GIVEN EXERCISE ▸
Which lines in the items below contain the word "with"? Gather every one of them, treating uppercase and lowercase as different.

SUPPLIED RECORDS ▸
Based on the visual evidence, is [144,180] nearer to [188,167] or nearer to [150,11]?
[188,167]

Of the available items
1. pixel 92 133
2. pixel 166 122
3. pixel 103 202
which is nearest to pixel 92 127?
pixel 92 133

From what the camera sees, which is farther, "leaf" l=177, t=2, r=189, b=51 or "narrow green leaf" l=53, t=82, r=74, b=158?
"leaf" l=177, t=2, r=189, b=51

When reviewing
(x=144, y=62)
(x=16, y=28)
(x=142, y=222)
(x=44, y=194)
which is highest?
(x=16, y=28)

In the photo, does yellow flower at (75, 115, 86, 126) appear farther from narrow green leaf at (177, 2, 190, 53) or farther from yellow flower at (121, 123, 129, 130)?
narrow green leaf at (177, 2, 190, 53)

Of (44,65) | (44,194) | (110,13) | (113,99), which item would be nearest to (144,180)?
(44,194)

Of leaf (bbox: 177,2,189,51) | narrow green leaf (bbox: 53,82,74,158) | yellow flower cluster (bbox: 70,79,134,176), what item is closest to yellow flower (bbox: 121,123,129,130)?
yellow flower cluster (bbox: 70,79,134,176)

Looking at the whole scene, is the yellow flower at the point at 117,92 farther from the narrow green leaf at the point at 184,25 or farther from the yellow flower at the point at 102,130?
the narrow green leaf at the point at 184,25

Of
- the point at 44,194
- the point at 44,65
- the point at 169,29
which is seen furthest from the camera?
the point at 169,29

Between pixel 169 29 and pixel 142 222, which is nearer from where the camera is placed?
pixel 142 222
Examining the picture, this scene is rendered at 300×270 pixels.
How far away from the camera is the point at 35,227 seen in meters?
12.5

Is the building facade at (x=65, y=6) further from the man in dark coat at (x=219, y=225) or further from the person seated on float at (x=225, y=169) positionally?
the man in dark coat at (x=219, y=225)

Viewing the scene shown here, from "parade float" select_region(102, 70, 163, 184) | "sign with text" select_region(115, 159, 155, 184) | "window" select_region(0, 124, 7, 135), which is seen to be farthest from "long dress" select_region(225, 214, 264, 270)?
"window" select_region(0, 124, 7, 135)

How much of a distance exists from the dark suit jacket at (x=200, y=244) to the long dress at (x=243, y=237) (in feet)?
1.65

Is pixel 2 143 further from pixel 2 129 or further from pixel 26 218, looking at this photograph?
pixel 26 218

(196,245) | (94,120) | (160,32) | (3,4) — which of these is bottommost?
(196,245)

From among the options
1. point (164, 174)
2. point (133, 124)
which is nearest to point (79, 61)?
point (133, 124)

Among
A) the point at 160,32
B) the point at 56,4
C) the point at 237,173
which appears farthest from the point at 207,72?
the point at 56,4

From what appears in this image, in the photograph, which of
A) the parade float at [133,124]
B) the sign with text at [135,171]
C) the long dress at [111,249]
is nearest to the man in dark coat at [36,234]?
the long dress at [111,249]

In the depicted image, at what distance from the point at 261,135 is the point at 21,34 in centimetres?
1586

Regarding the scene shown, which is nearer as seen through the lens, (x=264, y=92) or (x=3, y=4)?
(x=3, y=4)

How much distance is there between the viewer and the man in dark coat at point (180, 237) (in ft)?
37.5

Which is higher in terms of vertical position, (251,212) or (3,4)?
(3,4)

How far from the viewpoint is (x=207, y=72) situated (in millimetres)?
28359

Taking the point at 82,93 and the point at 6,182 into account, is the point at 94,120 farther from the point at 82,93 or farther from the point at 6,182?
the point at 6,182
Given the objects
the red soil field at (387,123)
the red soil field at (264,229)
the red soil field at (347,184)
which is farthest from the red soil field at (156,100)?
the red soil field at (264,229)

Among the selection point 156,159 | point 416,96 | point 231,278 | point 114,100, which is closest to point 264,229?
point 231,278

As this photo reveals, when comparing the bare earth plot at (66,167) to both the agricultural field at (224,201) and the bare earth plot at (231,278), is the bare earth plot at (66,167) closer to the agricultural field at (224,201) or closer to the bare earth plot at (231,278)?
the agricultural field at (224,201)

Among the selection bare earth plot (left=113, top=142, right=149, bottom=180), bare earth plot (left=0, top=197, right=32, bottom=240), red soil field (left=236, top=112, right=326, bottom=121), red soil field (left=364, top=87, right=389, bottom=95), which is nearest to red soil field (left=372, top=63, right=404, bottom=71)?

REPLY TO THE EXERCISE ▸
Viewing the scene shown here, from "parade float" select_region(102, 70, 163, 184) | "sign with text" select_region(115, 159, 155, 184) | "window" select_region(0, 124, 7, 135), which is seen to be farthest from "long dress" select_region(225, 214, 264, 270)?
B) the sign with text at [135,171]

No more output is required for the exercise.